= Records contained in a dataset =
>>>
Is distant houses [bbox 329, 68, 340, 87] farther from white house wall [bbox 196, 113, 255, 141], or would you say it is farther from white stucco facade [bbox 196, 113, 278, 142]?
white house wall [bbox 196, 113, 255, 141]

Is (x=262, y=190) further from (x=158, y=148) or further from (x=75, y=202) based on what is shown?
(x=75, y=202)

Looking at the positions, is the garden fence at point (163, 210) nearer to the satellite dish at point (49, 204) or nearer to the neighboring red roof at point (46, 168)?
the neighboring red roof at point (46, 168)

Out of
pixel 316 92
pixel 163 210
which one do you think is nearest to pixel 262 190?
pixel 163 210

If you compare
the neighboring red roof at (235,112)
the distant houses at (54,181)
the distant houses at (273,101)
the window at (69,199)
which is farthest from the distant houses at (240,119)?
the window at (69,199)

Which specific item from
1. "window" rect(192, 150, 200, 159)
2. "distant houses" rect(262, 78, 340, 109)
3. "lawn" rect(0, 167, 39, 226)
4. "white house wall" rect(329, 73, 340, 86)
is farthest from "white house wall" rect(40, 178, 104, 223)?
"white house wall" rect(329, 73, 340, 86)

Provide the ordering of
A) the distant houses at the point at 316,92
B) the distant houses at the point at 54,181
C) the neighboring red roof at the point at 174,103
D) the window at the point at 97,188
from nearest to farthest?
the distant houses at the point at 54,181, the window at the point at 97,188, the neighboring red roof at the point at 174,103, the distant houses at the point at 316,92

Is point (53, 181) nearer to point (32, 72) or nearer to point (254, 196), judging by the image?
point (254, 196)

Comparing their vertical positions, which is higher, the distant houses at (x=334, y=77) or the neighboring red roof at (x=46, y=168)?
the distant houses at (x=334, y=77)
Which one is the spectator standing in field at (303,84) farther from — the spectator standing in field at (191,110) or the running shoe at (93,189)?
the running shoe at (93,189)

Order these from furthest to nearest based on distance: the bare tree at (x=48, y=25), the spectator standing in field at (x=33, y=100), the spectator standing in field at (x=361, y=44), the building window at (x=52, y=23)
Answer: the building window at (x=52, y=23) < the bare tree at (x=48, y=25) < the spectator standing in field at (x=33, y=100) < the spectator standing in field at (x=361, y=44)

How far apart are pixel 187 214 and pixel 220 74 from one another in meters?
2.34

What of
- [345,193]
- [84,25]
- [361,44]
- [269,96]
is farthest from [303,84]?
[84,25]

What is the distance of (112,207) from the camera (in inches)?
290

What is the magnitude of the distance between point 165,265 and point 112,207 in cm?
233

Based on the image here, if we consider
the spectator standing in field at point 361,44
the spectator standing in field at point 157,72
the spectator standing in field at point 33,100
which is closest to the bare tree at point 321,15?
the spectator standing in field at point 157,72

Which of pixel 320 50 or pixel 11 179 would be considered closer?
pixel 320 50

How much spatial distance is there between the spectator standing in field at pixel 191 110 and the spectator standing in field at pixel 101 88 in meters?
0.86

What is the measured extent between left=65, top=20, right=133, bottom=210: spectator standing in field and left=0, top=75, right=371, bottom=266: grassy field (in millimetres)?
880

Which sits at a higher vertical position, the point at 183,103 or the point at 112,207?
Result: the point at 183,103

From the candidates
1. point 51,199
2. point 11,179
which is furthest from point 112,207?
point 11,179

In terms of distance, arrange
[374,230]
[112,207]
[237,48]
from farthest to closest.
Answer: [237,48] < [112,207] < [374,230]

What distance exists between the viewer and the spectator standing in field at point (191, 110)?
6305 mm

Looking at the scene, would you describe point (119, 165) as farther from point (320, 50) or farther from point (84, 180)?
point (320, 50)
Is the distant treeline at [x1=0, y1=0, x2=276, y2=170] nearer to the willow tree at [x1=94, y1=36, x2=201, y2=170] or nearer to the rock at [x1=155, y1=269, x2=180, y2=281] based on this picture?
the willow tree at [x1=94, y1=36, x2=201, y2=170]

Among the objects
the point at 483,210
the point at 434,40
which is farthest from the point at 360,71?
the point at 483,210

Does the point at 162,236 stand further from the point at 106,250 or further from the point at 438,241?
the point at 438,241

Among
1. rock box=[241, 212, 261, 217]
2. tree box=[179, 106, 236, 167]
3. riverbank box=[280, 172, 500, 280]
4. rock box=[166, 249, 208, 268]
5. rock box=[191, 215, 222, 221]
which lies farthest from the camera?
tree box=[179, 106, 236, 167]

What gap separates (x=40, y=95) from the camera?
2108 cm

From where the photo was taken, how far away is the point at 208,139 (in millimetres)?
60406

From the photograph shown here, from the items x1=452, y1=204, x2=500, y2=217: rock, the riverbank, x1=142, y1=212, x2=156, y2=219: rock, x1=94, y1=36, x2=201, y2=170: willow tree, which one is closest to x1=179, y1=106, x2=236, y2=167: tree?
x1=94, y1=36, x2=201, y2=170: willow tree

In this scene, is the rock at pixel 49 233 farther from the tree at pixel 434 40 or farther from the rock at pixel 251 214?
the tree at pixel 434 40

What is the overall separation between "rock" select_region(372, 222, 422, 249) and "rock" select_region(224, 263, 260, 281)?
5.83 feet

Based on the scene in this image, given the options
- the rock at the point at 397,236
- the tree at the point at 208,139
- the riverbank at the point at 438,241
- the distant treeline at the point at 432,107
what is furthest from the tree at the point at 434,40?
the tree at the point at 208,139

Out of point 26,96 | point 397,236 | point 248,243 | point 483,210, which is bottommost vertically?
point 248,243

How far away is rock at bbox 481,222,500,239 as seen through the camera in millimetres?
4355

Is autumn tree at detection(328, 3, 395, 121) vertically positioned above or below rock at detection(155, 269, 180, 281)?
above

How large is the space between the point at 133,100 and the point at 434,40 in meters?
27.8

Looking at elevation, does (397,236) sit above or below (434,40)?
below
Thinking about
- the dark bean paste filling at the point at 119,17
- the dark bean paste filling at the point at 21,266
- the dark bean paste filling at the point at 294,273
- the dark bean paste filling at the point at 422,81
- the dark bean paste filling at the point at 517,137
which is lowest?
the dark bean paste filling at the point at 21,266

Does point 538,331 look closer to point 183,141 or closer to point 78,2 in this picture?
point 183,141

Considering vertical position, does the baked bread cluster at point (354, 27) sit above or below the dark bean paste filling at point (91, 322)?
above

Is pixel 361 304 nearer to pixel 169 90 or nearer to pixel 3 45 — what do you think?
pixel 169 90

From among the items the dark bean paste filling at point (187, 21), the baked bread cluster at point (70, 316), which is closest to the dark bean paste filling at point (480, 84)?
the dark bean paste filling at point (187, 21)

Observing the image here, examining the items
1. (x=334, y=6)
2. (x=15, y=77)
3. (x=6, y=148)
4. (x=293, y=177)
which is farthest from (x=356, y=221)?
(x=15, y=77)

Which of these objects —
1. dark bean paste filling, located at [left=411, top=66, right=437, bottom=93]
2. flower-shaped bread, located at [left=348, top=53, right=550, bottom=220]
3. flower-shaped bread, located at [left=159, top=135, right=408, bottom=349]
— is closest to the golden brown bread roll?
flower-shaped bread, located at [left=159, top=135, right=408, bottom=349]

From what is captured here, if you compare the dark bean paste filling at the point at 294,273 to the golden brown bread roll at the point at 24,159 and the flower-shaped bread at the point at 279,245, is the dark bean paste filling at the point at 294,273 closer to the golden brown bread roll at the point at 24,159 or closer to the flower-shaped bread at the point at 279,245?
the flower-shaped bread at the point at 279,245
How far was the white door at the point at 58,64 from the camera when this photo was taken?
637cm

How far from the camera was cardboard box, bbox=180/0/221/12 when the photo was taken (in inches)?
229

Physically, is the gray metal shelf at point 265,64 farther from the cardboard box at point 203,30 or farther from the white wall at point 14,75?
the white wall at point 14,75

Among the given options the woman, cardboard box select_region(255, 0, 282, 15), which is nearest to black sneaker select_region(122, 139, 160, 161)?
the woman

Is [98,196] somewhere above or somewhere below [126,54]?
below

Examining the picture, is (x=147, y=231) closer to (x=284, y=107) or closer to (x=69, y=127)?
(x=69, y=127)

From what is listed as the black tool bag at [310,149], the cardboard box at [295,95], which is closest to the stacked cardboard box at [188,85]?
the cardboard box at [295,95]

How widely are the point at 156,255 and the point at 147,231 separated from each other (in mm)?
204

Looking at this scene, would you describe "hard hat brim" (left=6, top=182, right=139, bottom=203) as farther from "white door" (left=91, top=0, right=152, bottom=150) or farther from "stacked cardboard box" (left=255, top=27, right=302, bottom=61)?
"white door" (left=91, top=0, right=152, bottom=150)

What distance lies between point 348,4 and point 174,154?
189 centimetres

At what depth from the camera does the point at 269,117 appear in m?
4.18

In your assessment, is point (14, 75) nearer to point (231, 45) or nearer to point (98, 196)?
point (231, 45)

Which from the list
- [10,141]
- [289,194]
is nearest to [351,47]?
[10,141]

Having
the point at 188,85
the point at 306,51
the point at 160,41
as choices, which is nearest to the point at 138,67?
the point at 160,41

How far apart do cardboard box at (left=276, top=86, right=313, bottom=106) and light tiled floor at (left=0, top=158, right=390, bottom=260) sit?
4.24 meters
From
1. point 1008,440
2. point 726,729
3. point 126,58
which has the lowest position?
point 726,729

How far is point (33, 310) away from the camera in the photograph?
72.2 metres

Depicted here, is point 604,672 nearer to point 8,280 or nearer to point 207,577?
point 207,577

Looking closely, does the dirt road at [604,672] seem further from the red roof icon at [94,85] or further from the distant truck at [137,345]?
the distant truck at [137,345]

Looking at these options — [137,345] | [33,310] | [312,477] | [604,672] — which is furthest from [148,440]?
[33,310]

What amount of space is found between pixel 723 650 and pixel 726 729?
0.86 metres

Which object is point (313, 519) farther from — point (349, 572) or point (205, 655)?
<<<
= WRITTEN REQUEST =
Repeat only the stretch of lines starting at the one containing "How far is point" and running to the final line of the entries above.

= ANSWER TO THIS PROBLEM =
How far is point (33, 310) away from the camera in the photograph?
72.2 metres

Depicted here, is point 604,672 nearer to point 8,280 or nearer to point 207,577?
point 207,577

Looking closely, does the dirt road at [604,672] seem further from the red roof icon at [94,85] or further from the distant truck at [137,345]?
the distant truck at [137,345]

Looking at these options — [137,345] | [33,310] | [312,477] | [604,672] — which is furthest from [148,440]?
[33,310]

What amount of space is found between pixel 723 650 and pixel 726 729?
0.86 metres

Which object is point (313, 519) farther from — point (349, 572) or point (205, 655)?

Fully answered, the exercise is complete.